In CS21, you must complete labs submitted for a grade on your own. You may not email, print, or otherwise show lab code to another student. You may not write code for another student or have anyone write code for you. You may not review another student's lab code prior to the deadline. In upper level courses, you are encouraged to work with one or more partners on collaborative assignments, but in CS21, we need to ensure that individuals are capable of problem solving on their own.
During in class assignments, and quiz studying, you are encouraged to collaborate and share ideas, but you this collaboration is prohibited on material submitted for a grade.
[~]$ cd ~/cs21/inclass [inclass]$ cd w04-while/ [w04-while]$ ls coinSim.py randOps.py syracuse.py example_funcs.py safeInt.py whileLoop.py [w04-while]$
Sometimes we want the computer to pick a random number in a given range, pick a random element from a list, pick a random card from a deck, flip a coin, etc. The random module provides access to functions that support these types of operations. The random module is another library of functions that can extend the basic features of python. The math modules is another example of extending core python functionality. For a full list of python modules, see the online documentation listing all of the default modules. To get access to the random module, we add from random import * to the top of our program (or type it into the python shell).
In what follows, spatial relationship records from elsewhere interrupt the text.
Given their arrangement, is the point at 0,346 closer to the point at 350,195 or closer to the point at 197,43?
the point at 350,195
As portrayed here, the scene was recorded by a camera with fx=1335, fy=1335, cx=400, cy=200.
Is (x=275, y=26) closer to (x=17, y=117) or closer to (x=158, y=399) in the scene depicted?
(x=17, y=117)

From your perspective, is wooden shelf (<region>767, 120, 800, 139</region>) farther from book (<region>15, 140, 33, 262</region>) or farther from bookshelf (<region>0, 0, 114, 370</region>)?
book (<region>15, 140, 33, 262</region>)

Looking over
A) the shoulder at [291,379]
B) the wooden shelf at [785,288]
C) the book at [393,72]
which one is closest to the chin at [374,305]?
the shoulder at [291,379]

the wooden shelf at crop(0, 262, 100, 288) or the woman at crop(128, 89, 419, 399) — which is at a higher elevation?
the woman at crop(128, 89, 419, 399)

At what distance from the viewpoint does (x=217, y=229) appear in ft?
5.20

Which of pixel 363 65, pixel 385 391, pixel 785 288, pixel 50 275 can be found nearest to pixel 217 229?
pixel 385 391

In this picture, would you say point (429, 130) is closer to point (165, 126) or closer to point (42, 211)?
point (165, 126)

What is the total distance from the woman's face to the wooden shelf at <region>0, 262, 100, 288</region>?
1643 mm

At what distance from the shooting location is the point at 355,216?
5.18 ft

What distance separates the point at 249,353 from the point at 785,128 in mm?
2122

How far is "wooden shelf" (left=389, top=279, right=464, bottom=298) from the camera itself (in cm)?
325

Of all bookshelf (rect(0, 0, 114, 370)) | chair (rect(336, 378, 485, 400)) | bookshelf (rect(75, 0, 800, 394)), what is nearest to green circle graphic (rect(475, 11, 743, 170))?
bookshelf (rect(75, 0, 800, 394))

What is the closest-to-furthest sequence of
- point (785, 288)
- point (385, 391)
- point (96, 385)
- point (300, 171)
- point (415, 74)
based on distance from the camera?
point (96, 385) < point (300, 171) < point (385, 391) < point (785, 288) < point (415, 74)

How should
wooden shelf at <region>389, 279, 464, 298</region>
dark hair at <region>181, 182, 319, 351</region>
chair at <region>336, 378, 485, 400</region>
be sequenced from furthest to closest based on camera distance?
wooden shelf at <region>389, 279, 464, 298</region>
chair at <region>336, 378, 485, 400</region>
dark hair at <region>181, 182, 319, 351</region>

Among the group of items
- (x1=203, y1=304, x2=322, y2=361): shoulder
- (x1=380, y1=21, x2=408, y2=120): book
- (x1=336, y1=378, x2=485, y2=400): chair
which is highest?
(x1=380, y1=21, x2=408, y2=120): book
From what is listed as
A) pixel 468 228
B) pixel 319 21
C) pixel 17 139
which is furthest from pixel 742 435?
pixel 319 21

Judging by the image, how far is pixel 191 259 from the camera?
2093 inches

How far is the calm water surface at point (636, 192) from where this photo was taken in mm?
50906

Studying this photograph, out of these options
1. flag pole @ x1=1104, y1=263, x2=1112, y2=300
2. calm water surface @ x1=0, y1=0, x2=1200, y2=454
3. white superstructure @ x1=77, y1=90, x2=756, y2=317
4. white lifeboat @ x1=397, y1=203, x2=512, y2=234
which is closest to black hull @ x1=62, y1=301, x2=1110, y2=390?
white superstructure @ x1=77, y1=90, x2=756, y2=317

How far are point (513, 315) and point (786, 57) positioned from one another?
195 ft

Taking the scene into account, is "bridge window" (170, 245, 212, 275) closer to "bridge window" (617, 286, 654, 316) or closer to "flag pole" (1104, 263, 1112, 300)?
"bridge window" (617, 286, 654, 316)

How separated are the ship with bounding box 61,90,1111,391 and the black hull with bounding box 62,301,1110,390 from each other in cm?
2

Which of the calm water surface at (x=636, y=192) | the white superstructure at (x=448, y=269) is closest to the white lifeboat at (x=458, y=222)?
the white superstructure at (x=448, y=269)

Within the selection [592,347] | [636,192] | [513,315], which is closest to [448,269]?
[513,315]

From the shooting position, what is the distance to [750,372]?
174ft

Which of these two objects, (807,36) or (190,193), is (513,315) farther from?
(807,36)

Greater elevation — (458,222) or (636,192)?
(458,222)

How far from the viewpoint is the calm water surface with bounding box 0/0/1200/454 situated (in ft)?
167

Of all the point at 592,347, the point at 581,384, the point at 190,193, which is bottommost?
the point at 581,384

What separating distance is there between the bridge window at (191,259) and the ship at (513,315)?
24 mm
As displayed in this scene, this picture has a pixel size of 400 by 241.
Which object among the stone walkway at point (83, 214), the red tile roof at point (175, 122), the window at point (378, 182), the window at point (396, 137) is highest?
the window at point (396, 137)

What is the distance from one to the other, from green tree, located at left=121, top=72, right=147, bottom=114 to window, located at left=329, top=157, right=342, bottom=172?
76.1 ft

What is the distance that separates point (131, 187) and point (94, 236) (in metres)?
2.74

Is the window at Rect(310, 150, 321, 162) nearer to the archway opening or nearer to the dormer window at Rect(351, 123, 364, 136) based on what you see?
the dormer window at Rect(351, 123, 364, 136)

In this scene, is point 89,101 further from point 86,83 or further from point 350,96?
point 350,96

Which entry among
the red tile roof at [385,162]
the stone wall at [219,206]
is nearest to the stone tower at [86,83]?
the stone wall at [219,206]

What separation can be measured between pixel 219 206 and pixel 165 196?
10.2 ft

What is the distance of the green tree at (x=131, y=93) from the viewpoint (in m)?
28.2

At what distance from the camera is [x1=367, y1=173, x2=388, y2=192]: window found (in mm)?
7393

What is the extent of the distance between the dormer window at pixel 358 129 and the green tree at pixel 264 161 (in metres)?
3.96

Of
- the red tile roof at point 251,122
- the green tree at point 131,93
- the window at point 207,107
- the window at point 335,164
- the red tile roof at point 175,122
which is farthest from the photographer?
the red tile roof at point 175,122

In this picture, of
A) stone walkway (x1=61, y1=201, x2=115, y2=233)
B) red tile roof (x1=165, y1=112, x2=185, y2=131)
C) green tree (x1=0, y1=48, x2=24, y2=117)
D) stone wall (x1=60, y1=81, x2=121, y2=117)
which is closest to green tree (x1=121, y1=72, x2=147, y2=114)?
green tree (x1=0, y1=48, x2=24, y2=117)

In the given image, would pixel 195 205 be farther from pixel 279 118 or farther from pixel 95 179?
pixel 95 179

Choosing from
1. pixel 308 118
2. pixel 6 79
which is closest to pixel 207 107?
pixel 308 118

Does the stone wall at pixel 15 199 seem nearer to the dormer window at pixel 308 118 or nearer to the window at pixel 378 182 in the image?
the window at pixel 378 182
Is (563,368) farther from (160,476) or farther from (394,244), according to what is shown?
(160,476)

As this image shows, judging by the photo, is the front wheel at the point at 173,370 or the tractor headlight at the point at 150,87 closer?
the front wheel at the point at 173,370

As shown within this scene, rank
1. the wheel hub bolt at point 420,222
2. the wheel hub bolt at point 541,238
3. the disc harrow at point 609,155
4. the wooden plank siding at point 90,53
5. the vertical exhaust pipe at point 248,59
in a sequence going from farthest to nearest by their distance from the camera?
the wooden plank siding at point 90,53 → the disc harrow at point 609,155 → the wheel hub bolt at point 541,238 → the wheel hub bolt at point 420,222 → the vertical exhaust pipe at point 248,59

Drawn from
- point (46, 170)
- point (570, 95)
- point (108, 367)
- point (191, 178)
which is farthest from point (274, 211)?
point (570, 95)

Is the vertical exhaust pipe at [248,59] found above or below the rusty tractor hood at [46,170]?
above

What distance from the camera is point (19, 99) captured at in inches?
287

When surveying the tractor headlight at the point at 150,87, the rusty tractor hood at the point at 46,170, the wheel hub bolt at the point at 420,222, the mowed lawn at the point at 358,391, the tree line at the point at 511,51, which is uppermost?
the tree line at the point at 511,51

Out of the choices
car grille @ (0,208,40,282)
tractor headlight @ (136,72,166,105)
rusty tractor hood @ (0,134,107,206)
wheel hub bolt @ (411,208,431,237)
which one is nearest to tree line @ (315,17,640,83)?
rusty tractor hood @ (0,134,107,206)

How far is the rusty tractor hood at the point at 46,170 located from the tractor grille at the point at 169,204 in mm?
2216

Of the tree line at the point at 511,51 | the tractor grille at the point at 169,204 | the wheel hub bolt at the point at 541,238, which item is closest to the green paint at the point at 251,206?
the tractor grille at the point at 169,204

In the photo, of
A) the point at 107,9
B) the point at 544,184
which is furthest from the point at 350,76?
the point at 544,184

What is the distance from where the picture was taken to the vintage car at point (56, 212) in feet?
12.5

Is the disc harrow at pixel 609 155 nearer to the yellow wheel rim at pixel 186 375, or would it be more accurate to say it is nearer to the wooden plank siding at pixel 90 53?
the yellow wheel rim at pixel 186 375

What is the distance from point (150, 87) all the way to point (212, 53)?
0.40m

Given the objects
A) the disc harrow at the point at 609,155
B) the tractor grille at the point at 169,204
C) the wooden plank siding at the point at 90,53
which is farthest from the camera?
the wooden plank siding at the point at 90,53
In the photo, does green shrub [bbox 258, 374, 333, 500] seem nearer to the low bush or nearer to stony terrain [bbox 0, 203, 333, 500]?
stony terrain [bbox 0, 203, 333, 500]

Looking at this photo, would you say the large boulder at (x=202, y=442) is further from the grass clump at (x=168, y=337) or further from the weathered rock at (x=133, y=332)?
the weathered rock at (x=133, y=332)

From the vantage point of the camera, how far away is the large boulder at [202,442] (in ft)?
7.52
Open the file randOps.py in vim, and run the program in a separate terminal. Note if you run the program again, you get different (random) results. This program illustrates the functions randrange and random. We will most often be using randrange. This function generates a list just like range, but then returns one item randomly from that list.
def <function name>( <parameters>): """ <descriptive comment> """ <body>When using a function, you should treat a function as a black box that takes input, performs some well defined task with that input, and possibly returns some output. If you understand what the function is supposed to do, you do not need to understand how the function actually performs that task. Think about some functions that you have used already. What do they do? How do they work? You may not know the answer to the second question, and you do not need to know the answer. You should keep this point in mind when writing your functions. Users should not need to know how a function works to simply use the function.